Well, as my final year at UMass comes to an end, and every walk to class brings back all sorts of warm and fuzzy memories (the first time I skipped a class, the first time I dove into the campus pond), I can say with full confidence that my distant older hippie cousin was wrong.
The UMass campus is beautiful. And I don’t mean beautiful in the way that an old oil tycoon might look at the squalor and filth in which he was raised as possessing some sort of nostalgic beauty because it made him the successful oil tycoon that he is today. Rather, I truly believe our campus is aesthetically beautiful.

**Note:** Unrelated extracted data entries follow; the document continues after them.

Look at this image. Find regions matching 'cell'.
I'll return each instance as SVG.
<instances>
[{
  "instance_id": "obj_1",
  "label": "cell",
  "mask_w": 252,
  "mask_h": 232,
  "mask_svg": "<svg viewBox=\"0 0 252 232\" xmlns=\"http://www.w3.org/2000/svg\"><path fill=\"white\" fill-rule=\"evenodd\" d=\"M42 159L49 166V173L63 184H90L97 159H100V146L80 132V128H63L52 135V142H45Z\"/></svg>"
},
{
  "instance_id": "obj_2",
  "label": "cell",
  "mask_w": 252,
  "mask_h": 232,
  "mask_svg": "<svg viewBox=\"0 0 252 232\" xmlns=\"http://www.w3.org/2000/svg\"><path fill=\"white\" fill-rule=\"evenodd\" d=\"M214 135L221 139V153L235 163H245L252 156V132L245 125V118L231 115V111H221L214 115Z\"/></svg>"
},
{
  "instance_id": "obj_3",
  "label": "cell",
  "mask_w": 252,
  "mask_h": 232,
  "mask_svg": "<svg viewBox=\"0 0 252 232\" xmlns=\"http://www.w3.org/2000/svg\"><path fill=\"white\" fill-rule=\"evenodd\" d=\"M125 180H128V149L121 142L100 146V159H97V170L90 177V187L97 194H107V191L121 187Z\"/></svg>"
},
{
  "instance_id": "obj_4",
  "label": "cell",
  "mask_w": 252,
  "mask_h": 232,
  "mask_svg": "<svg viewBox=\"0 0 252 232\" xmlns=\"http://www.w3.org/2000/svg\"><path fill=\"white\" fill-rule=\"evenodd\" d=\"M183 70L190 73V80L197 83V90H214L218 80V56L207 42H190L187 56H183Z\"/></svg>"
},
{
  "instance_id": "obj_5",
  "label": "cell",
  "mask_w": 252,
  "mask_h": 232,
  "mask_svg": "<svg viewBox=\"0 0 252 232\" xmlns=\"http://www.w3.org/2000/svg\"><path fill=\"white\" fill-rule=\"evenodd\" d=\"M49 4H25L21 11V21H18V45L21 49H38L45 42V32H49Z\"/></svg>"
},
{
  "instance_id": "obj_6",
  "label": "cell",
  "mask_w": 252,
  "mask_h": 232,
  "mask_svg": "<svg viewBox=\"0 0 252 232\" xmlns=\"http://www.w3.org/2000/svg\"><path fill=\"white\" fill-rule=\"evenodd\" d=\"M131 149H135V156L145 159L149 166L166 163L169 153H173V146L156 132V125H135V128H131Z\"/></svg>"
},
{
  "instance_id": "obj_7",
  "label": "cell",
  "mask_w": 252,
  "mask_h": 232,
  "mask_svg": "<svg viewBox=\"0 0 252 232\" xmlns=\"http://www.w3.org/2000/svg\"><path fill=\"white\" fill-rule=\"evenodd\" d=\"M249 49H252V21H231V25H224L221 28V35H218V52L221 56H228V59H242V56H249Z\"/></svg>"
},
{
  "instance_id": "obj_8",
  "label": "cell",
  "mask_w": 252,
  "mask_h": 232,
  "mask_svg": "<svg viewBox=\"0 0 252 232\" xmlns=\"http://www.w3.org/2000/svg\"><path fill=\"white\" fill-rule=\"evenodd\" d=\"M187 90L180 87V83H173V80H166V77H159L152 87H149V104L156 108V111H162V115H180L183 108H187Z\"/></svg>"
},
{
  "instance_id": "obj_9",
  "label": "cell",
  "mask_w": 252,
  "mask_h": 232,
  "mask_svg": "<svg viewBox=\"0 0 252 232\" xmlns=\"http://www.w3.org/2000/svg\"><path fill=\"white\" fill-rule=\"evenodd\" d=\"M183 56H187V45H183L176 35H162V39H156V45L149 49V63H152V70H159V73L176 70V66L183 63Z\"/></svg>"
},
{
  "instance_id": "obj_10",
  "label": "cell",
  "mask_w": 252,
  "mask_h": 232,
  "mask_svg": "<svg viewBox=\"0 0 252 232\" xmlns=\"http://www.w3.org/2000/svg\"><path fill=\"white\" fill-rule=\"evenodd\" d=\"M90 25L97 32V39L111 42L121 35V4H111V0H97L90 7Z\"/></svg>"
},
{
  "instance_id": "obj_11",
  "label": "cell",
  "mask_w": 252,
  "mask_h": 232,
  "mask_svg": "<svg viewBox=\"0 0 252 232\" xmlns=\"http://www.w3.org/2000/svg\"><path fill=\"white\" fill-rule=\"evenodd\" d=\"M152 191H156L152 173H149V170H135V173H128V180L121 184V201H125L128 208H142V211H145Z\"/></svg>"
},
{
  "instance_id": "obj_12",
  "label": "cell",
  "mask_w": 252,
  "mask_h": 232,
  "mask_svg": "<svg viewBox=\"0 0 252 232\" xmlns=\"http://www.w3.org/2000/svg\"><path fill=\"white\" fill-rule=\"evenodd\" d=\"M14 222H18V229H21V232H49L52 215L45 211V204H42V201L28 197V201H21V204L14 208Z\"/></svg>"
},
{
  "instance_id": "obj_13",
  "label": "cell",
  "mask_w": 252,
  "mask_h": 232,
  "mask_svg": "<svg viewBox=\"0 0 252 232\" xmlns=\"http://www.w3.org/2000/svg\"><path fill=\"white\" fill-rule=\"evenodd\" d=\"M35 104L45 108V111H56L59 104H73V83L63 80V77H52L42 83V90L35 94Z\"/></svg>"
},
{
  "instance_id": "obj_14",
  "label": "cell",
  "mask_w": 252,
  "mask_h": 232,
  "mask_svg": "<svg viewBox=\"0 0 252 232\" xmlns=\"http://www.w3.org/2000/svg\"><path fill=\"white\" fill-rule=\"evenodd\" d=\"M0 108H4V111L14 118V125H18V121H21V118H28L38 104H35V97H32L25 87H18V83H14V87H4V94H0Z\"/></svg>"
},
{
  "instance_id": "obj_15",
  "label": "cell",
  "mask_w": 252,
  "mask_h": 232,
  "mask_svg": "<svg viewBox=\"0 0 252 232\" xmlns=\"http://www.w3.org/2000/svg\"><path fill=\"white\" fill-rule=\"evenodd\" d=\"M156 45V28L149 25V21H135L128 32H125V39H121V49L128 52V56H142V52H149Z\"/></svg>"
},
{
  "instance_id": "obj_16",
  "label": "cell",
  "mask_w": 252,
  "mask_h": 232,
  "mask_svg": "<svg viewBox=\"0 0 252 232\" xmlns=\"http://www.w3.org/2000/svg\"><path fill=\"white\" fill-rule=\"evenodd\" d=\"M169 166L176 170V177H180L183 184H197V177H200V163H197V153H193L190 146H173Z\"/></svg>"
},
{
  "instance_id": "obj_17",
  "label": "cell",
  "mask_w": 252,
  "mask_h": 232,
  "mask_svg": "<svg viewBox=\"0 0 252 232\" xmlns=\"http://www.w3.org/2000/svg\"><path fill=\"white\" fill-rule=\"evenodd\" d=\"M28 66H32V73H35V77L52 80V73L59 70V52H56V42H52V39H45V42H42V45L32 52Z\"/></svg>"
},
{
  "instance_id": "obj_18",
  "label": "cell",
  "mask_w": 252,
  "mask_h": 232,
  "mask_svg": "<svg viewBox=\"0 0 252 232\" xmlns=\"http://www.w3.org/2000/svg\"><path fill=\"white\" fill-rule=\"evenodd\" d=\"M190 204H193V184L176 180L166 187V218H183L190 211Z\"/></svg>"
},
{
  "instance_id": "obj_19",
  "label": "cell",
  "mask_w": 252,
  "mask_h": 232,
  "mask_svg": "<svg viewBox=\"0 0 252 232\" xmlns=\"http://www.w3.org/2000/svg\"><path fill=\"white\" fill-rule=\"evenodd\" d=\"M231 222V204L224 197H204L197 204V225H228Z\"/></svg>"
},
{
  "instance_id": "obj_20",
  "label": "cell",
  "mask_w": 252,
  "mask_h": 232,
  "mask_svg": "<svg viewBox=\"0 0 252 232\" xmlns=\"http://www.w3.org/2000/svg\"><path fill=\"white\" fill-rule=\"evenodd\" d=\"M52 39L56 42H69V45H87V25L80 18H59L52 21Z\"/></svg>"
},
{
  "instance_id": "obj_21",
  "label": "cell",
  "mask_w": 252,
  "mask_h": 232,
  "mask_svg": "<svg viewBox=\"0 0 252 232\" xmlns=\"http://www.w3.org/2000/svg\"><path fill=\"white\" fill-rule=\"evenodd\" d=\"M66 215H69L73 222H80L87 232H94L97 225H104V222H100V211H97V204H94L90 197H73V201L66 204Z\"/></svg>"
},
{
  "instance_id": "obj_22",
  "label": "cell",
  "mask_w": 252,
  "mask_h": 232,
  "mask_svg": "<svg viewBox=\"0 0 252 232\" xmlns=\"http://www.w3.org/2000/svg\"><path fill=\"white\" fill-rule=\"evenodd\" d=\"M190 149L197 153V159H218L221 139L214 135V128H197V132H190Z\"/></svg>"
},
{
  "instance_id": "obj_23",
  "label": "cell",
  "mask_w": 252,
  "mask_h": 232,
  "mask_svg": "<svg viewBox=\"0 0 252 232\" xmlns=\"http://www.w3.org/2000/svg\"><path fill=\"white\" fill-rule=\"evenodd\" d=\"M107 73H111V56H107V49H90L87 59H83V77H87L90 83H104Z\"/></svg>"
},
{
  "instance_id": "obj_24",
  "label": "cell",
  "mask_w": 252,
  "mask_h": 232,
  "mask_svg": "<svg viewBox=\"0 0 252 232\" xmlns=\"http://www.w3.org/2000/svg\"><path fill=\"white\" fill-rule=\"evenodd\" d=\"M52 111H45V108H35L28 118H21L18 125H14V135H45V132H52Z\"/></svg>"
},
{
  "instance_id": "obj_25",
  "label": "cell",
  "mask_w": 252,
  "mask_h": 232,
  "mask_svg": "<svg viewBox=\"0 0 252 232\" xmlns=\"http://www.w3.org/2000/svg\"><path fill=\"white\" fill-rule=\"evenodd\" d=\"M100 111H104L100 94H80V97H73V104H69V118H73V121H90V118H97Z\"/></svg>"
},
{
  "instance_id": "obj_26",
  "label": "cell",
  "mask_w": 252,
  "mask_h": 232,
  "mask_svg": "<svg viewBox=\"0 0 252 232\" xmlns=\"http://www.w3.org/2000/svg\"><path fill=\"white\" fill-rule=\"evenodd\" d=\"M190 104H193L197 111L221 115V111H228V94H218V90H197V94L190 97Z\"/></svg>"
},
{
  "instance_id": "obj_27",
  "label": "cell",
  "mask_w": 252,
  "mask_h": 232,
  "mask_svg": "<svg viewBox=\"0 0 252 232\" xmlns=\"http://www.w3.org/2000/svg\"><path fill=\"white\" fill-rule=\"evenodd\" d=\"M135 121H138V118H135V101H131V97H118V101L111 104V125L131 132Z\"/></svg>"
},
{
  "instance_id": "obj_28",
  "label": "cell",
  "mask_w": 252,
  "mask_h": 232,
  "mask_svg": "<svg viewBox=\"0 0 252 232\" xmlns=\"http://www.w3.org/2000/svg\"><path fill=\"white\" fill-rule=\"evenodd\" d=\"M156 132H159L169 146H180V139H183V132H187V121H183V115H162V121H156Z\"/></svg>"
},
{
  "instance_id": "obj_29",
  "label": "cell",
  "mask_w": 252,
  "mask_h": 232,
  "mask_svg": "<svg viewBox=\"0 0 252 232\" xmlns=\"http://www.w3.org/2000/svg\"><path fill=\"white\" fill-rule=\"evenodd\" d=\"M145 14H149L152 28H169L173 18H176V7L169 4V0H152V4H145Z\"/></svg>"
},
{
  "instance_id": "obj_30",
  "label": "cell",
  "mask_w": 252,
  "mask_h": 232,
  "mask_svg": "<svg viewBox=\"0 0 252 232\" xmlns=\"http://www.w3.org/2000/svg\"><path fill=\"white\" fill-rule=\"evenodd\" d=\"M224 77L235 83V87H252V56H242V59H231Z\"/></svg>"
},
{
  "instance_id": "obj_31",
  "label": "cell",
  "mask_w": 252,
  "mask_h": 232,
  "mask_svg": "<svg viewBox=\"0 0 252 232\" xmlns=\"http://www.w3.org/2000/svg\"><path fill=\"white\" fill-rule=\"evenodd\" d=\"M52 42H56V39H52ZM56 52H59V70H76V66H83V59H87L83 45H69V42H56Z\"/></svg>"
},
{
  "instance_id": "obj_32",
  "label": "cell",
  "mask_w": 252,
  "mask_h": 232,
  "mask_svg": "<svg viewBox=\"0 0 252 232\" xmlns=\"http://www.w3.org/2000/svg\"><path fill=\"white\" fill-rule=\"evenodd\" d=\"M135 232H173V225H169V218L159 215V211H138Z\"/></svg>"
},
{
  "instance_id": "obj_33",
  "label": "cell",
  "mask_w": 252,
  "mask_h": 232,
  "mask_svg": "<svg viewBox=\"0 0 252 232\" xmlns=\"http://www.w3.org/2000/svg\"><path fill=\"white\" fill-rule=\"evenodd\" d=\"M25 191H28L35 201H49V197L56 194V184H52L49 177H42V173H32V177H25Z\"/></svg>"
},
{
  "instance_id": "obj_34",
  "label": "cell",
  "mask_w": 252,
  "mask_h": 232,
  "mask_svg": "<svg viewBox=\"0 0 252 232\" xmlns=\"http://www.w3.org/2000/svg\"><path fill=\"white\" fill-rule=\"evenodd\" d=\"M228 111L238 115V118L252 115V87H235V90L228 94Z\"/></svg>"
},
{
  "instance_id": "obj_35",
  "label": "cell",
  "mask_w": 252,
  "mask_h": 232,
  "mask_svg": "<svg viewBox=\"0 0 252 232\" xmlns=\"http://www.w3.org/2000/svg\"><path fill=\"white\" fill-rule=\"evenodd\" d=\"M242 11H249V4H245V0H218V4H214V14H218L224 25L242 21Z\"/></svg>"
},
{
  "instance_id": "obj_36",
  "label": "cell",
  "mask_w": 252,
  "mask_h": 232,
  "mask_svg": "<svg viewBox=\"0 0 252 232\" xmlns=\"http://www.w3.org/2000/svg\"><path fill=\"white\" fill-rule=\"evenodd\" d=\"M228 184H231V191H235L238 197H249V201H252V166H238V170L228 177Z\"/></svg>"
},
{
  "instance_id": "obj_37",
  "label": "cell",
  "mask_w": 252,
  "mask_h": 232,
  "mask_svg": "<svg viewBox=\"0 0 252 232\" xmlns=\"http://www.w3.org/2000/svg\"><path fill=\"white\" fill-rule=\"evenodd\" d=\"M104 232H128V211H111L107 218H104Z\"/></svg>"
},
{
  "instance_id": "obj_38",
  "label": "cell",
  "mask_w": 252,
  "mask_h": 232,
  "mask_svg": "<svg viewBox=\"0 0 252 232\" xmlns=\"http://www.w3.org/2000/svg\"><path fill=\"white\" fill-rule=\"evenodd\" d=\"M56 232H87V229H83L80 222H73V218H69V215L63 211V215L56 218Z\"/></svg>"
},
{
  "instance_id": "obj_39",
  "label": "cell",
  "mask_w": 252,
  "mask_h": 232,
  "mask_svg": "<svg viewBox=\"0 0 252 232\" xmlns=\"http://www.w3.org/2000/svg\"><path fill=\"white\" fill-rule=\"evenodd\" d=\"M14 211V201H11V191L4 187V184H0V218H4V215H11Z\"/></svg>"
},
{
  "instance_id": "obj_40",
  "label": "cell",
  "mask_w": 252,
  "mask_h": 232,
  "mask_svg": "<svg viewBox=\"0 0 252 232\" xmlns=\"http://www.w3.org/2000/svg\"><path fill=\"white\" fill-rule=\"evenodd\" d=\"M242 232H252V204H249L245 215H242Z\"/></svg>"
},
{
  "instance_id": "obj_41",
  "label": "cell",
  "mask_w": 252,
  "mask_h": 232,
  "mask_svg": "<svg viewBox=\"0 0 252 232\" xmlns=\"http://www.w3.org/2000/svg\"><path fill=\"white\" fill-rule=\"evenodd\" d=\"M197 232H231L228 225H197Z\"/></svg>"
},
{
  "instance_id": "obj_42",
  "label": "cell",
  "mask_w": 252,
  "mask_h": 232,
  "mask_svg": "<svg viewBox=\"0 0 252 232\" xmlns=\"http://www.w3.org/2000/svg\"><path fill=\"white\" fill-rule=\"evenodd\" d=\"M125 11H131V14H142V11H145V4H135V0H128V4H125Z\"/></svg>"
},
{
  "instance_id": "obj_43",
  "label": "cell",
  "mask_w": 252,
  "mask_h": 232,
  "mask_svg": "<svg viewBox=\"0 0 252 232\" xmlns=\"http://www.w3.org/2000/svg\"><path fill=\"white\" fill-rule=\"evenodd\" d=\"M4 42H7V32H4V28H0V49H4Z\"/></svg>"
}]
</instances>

Now granted, if you were to pluck some of our buildings off the campus like a single petal plucked off a radiant sunflower in the springtime and place it, say, in a Hadley parking lot, the aesthetic beauty of that single building might not shine through. This can be said of some of the more architecturally brutal buildings on campus – your Machmers and your Campus Centers. Yet these buildings, when placed among the more classically beautiful buildings on campus – your Goodells and your Old Chapels – deliver the same kind of aesthetic beauty one might see in a collage made up of materials found both in a yard of old scrap metal and a yard of abandoned Greek era sculptures, if such a thing exists (and I hope it does).
Then we have buildings like Herter, buildings that would make a perfect backdrop for a movie about Bosnia and Herzegovina. These buildings might strike one, at first glance as being, well, ugly. A building like Herter is not beautiful in the same way the Amherst College Octagon is beautiful. And yes, the interiors of these buildings are often messy. The bathroom walls in these buildings are often covered in amateur graffiti (relieving myself in Herter today, I saw “Remember the Alamo” written in black sharpie and then next to it in faint blue pen: “Remember the what?” and then over that in all caps “DUBSTEP SUCKS”). Yet, a building like Herter, placed next to the grass outside the Haigis Mall and only a short walk away from the campus pond, makes our campus beautiful in a fragmented sense. Beautiful in the way the random circular patterns of ceiling stucco are beautiful or the way the graffiti in the Herter bathroom is beautiful.
And they tell me that on the other side of campus we have truly pretty buildings, buildings made of brick and glass – beautiful, clean, shiny engineering buildings where science students do whatever it is science students do (tons of homework, I imagine). I’ve never seen these buildings.
Perhaps one day I will venture out into the great Northeastern unknown and see one. For now, on my Western edge of campus, I can say I really think this place is beautiful. And just wait until the ducks start having baby ducks. Hey, Amherst College, we get ducklings!